Kids shouldn’t have to beg Congress to keep them safe
Last week, I received a letter from an 8-year-old constituent of mine about the recent shooting in Uvalde, Texas, where 19 children around her age were gunned down in their classroom.
Her words, handwritten on lined composition paper, broke my heart.
“I can’t amagin what they are going throgh this 18 year old had no right to do what he did,” she wrote. Her misspelled words make the fact that she’s only in 2nd grade all the more clear—all the more heart wrenching.
“Pleas never let anything like this hapen again.”
Kids shouldn’t have to beg Congress to keep them safe.
From schools and churches to public gatherings and grocery stores, innocent lives continue to be lost because of senseless gun violence.
It’s been 10 years since 20 children and six educators were shot and killed at Sandy Hook Elementary School in Newtown, Connecticut. Since then, mass shootings in the U.S. have nearly tripled; 4,118 people have been killed; and there have been 27 mass shootings at schools, including 19 at elementary schools.
Of course, these statistics are from June 2, so they are already out of date.
In Sandy Hook, Aurora, Las Vegas, Parkland, Buffalo, Uvalde, and too many more, the common denominator has been firearms that allow shooters to kill swiftly, easily, and with no special training. There’s no one solution to stopping mass shootings and other forms of gun violence in America—but strengthening background checks and restricting the sales of the most violent weapons and their accessories represent the lowest of the low-hanging fruit.
I could present fact after fact about the disturbing prevalence of gun violence in America. Like the uniquely American fact that more children died from guns than car accidents in 2020. Or that there have been more mass shootings in the U.S. than days so far in 2022.

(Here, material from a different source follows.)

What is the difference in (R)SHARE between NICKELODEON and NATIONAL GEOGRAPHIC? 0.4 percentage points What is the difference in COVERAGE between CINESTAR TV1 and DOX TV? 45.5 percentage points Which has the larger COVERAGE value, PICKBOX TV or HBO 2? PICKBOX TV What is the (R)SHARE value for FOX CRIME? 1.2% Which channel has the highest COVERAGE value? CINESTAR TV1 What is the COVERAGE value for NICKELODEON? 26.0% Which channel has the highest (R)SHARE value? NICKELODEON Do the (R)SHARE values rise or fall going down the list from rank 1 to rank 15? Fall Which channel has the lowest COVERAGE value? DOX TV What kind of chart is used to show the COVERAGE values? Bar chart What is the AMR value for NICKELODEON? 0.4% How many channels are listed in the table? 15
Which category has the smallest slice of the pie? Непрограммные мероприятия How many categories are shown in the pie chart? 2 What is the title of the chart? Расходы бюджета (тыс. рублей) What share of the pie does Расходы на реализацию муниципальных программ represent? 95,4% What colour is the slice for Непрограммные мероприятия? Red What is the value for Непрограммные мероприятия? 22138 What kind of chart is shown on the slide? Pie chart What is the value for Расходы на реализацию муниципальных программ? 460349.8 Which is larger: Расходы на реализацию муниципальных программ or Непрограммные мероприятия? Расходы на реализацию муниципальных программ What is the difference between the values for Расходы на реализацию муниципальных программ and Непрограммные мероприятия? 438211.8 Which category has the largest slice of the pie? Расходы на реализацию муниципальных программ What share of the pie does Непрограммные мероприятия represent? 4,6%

For decades, these facts have gotten progressively worse and increasingly more alarming. Not even the testimony from an 11-year-old survivor of the Uvalde school shooting—where she said before Congress that she covered herself in her classmate’s blood to fool the shooter—could sway 202 House Republicans into taking real action on gun violence.
Kids shouldn’t have to beg Congress to keep them safe.
I applaud the five House Republicans who joined us to pass the urgently needed Protecting Our Kids Act and the Federal Extreme Risk Protection Order Act. I proudly cosponsored both of these commonsense gun violence protection bills to ensure our children don’t grow up in fear like this.
The Protecting Our Kids Act will make an enormous difference in our fight against gun violence by:
- Raising the purchasing age for certain semi-automatic weapons from 18 to 21 years old.
- Cracking down on gun trafficking and straw purchases to get illegal guns off our streets.
- Closing the ghost gun loophole.
- Strengthening safe storage requirements to protect children from accidental shootings.
- Outlawing bump stocks and high-capacity magazines for civilian use, as these only make mass shootings more deadly.
The Federal Extreme Risk Protection Order Act, or so called “red flag” bill, will keep guns out of the hands of those who pose a threat to themselves or others by implementing a nationwide extreme risk law and encouraging states to enact their own extreme risk laws.
These bills are an important step towards putting an end to senseless gun violence in America, and it’s my hope the Senate will follow the House’s lead soon.